-- INSTRUCTION --
Could you rewrite the material from the line containing "Given the layout" through the end, both included, with "nearer" changed to "closer" and everything else unchanged?

-- START OF DATA LINES --

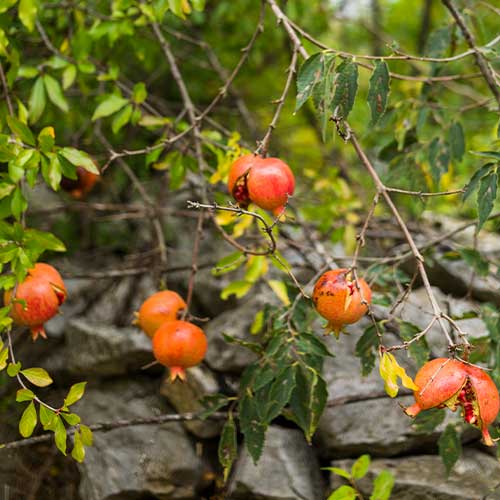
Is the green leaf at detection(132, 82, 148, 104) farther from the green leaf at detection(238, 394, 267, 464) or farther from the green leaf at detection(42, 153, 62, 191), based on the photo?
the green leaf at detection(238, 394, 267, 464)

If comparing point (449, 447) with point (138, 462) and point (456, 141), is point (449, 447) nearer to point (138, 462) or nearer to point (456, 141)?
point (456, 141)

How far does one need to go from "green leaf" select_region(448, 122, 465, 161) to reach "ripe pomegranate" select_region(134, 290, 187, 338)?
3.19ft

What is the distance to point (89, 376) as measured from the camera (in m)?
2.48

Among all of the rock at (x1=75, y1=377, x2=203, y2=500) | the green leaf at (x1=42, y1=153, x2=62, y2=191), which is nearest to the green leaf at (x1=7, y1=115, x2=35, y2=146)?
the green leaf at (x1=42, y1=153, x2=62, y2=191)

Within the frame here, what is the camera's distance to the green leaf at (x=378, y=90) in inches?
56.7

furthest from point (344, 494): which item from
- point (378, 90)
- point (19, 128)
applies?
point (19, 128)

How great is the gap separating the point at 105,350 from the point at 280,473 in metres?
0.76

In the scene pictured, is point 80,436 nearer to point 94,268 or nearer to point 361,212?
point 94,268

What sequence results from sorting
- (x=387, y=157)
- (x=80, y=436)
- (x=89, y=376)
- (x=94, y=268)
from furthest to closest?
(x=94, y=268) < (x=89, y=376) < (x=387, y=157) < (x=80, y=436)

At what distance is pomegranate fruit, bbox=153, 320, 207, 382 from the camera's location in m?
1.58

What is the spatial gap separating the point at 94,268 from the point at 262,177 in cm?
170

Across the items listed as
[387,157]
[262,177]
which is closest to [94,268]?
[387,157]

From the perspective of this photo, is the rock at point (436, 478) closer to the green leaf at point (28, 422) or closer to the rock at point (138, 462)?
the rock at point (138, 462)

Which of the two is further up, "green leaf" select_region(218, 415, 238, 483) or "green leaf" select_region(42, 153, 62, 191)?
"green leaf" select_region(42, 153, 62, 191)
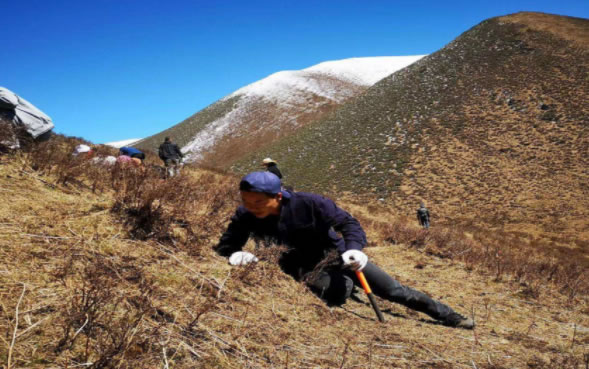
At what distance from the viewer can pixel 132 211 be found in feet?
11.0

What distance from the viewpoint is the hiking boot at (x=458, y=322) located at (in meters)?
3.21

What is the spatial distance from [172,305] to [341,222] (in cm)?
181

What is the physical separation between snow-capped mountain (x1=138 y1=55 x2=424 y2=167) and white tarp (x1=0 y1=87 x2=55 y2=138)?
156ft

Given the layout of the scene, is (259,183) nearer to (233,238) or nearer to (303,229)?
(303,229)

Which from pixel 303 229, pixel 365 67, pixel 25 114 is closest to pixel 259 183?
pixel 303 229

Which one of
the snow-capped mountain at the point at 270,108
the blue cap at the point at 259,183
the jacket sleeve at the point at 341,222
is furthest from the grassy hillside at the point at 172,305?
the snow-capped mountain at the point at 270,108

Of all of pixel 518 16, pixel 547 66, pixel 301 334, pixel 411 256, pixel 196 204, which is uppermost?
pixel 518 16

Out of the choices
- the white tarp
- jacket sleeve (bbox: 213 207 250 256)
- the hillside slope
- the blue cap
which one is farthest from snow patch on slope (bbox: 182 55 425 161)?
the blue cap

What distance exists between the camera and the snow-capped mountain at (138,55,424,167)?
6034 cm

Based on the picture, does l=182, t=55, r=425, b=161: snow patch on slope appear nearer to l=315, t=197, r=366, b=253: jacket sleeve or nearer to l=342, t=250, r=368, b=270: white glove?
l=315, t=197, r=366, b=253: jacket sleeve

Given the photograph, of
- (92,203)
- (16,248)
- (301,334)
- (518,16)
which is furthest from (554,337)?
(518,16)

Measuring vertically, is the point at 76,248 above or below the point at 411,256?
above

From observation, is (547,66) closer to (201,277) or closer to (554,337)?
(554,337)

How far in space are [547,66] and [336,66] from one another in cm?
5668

-- END OF DATA LINES --

-- THE REPLY --
Given the layout of the scene, is (259,183) closer to (233,238) or closer to (303,229)?
(303,229)

Which from pixel 303 229, pixel 365 67, pixel 25 114 is closest to pixel 259 183?
pixel 303 229

Which one of
the snow-capped mountain at the point at 270,108
the blue cap at the point at 259,183
the jacket sleeve at the point at 341,222
is furthest from the grassy hillside at the point at 172,305?
the snow-capped mountain at the point at 270,108

Of all of pixel 518 16, pixel 547 66, pixel 301 334, pixel 411 256, pixel 196 204, which is uppermost?
pixel 518 16

Out of the choices
- the white tarp
- jacket sleeve (bbox: 213 207 250 256)
- the hillside slope
- the blue cap
which one is farthest from snow patch on slope (bbox: 182 55 425 161)?
the blue cap

What distance exists between the camera and the snow-capped mountain at (138,55,424,167)?
6034 cm

Based on the picture, does l=182, t=55, r=425, b=161: snow patch on slope appear closer to l=315, t=197, r=366, b=253: jacket sleeve or closer to l=342, t=250, r=368, b=270: white glove?
l=315, t=197, r=366, b=253: jacket sleeve

Given the photograph, of
- (92,203)
- (16,248)
- (301,334)
- (518,16)
which is furthest from (554,337)?
(518,16)

Measuring vertically, is the point at 76,248 above or below the point at 411,256?
above

From observation, is (547,66) closer to (201,277) or closer to (554,337)?
(554,337)

How far in space are [547,66] and [336,66] from one another in cm?
5668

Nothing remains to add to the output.